By David Ljunggren, Nia Williams, Laura Sanicola and Harry Miller
OTTAWA/NEW YORK (Reuters) – Canada is pushing on several diplomatic fronts against the U.S. state of Michigan’s efforts to close a cross-border oil pipeline, the second such dispute since Joe Biden became U.S. president in January, complicating the governments’ efforts to work together to lower carbon emissions.
The conflict over the aging but key pipeline highlights the disruptions caused by a global shift away from fossil fuels. Both governments are working to accelerate the energy transition, but their oil industries are interdependent, so a policy shift in one country can affect energy supply, and the political balance, in the other.
The United States imports more crude from Canada than any other nation, at about 3.7 million barrels per day, or about 80%of Canada‘s crude output.

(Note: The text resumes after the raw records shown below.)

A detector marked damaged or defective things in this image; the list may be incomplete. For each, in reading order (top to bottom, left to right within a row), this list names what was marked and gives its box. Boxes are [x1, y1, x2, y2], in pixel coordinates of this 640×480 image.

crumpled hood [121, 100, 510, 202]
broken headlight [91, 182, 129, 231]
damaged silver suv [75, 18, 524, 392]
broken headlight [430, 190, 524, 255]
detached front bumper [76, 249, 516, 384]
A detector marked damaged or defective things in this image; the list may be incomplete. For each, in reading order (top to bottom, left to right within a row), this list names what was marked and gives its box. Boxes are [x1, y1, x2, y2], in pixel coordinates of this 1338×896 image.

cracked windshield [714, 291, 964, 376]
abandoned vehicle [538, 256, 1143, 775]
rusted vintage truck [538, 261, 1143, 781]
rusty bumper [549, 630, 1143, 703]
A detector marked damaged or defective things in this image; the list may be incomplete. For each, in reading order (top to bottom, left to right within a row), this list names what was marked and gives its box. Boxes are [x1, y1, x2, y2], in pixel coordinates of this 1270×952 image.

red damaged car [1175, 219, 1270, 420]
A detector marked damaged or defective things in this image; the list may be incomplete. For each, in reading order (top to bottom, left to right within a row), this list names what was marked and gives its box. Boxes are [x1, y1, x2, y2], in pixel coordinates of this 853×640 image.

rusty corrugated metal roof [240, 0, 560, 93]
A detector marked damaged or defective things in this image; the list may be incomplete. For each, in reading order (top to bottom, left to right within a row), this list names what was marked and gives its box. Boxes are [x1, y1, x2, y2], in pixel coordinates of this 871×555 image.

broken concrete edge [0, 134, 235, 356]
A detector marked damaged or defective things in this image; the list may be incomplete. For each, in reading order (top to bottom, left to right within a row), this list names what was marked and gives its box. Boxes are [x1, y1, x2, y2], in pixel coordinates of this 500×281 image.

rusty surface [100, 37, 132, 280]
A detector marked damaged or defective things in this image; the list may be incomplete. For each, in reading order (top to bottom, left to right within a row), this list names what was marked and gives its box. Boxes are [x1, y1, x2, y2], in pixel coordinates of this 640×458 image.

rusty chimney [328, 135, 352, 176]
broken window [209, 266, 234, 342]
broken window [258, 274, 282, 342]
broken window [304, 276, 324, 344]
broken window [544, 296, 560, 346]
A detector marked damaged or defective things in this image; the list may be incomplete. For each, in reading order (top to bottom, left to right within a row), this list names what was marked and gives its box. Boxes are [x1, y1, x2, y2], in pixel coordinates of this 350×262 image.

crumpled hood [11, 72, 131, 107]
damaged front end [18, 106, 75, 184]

Ottawa’s strategy, according to four sources familiar with the government’s thinking, is to repeatedly raise the issue of Enbridge Inc’s Line 5 with numerous U.S. counterparts – including Biden – to get them to pressure Michigan’s Democratic Governor Gretchen Whitmer to keep the pipeline open.
Last November, Michigan ordered Line 5 to shut by May 13, citing the environmental risk of a possible leak in the four-mile (6-km) stretch of the 540,000-bpd line passing under the Straits of Mackinac in the Great Lakes.
The White House has shown no sign of responding to Canadian entreaties, so Ottawa is considering more drastic options, including a threat to invoke an obscure bilateral treaty to keep Line 5 operating or intervene in the legal dispute currently playing out in U.S. courts.
Line 5, which flows crude oil and refined products from Wisconsin to Sarnia, Ontario, via Michigan, has been in operation for nearly 70 years, but officials in Michigan are increasingly alarmed by its advanced age.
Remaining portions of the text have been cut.